Creating a villager that will buy zombie pigman swords
Solution 1:
Your villager's ench
tag contains id
and lvl
declared as Integers, while through normal means (enchanting, loot from pigmen) they would instead be Shorts. When matching NBT data, you must match even the datatypes. To declare a Short, you must append the numerical value with an "s".
/summon Villager ~ ~1 ~ {CustomName:"Kunueme",CustomNameVisible:1,Profession:1,Career:0,CareerLevel:18,Offers:{Recipes:[{rewardExp:0b,maxUses:2147483647,uses:0,buy:{id:golden_sword,Count:1,tag:{ench:[{id:21s,lvl:2s}]}},sell:{id:written_book,Count:1,tag:{display:{Name:"A buck"},title:"",author:"The Street",generation:0,pages:["{text:\"\",color:black}"]}}}]}}
Something to keep in mind is that NBT matching for villager trades differs from NBT matching through various commands (such as /scoreboard
).
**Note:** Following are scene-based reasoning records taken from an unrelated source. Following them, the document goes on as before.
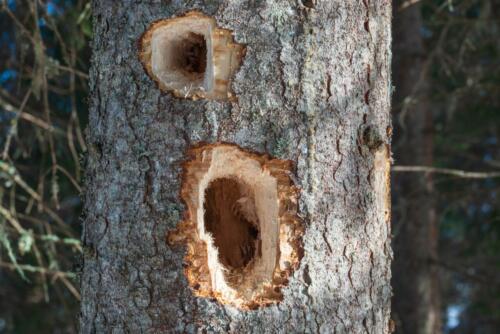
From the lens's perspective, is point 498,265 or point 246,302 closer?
point 246,302

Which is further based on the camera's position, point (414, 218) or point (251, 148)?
point (414, 218)

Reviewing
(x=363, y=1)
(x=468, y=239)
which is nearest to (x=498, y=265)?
(x=468, y=239)

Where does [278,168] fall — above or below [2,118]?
below

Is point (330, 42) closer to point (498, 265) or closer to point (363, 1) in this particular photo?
point (363, 1)

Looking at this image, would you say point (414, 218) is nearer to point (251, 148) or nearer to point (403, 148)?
point (403, 148)

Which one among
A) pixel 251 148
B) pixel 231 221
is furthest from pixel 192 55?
pixel 231 221

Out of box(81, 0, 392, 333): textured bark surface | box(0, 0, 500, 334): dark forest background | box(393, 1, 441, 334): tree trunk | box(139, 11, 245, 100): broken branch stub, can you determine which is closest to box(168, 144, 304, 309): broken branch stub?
box(81, 0, 392, 333): textured bark surface
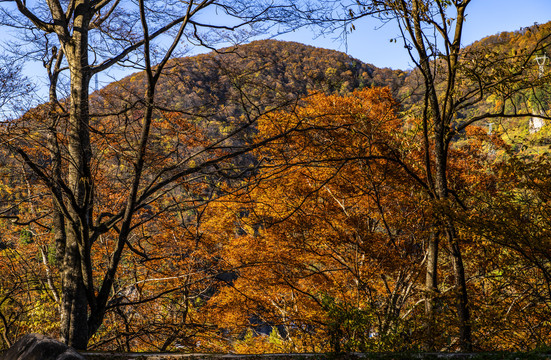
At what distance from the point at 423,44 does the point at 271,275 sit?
6564 millimetres

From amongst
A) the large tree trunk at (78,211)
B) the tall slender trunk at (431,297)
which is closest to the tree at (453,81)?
the tall slender trunk at (431,297)

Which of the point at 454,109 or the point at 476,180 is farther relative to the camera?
the point at 476,180

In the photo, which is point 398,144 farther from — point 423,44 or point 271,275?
point 271,275

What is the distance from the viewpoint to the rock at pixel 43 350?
352cm

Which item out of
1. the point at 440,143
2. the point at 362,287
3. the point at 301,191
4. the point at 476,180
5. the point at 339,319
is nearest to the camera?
the point at 339,319

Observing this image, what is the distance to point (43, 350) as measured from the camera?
11.6 feet

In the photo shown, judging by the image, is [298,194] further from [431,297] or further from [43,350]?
[43,350]

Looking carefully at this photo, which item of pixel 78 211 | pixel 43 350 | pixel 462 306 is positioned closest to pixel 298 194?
pixel 462 306

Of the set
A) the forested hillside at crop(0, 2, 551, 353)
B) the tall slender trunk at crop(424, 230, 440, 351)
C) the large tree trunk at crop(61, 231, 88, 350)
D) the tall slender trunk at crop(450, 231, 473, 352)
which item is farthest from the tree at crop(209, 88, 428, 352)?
the large tree trunk at crop(61, 231, 88, 350)

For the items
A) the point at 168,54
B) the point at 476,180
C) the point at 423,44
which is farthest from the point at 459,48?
the point at 476,180

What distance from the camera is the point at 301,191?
382 inches

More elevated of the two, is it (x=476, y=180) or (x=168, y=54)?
(x=168, y=54)

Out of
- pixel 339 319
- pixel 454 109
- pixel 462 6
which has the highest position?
pixel 462 6

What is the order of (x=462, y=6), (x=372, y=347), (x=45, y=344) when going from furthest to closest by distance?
1. (x=462, y=6)
2. (x=372, y=347)
3. (x=45, y=344)
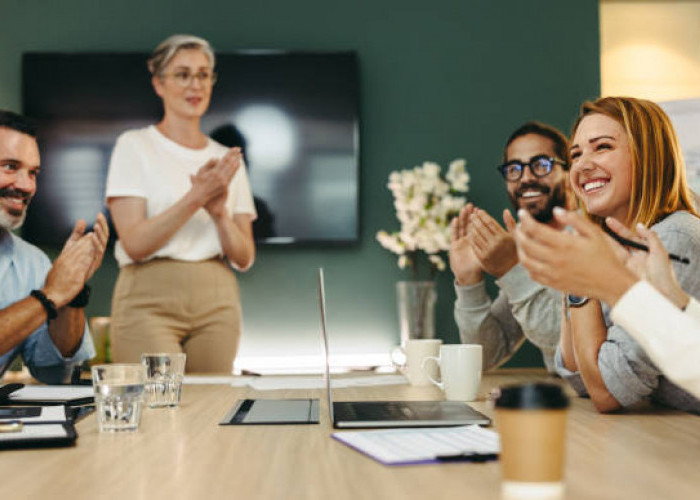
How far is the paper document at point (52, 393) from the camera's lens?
1.44m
For commands, List tag matching (that which encases data in square brackets) is lenient, in that the data you look for is scanned throughout the entire target's list. However, villager trading itself uses strict List detection, in that the list you specify must match exactly as the target item has it specified.
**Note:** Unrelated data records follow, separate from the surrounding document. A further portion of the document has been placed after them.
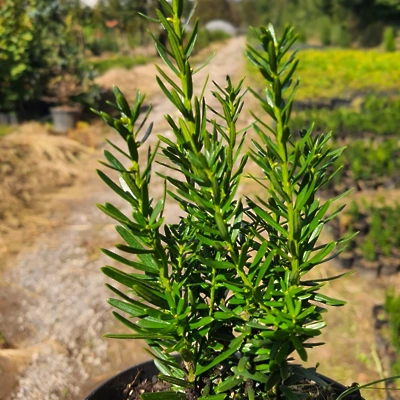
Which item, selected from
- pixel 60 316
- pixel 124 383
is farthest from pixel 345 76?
pixel 124 383

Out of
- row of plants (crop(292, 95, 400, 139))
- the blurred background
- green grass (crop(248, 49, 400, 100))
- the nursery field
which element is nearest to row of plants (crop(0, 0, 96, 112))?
the blurred background

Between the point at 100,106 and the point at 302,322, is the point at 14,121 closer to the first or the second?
the point at 100,106

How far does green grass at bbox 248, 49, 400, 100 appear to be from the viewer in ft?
34.6

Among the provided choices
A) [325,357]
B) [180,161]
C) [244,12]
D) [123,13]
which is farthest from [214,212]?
[244,12]

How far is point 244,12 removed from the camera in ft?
182

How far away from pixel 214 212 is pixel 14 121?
8.55m

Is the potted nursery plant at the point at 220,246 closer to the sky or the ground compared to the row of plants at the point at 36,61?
closer to the ground

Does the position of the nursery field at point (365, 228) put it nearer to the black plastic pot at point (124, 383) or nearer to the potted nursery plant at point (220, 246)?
the potted nursery plant at point (220, 246)

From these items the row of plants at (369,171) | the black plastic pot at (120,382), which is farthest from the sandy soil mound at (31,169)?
the black plastic pot at (120,382)

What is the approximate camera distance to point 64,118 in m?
8.18

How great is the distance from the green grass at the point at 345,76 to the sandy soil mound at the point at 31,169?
5776 mm

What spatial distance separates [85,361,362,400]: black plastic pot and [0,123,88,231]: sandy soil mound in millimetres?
3496

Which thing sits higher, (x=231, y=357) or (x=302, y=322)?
(x=302, y=322)

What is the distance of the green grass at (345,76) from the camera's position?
34.6 feet
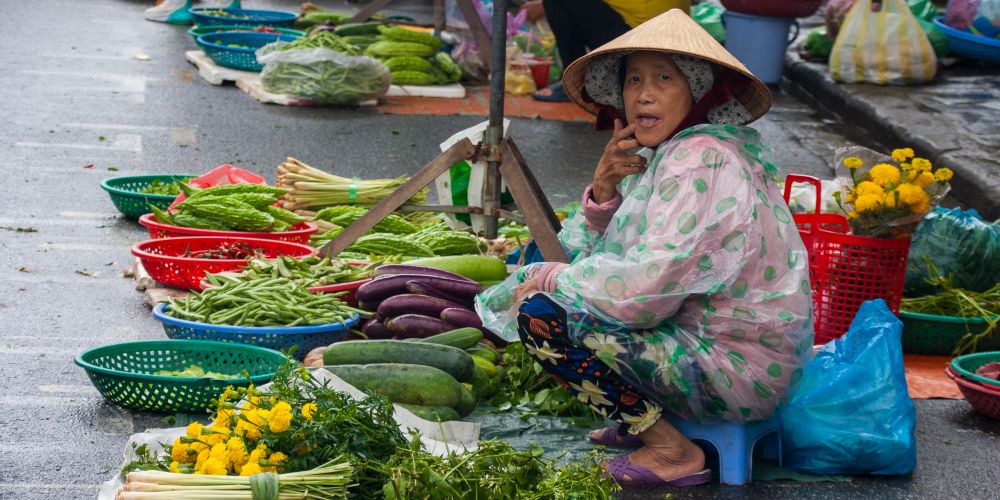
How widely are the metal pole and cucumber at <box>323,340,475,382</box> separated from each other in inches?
60.6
For example, testing for data:["a"]
on an entity that contains data:["a","b"]
will work fine, since "a" appears somewhere within the target.
If a villager trade looks for ench:[{id:21s,lvl:2s}]
on an item that contains ench:[{id:21s,lvl:2s},{id:16s,lvl:1s}]
, it will not match because the lists are not exactly equal.
Villager trading is the only case as of 1.9 where List matching is strict. All other NBT matching will work fine. For example, if the item you're trading has a string tag that is not specified in the trade, the villager will still accept it and it will not conflict with trading.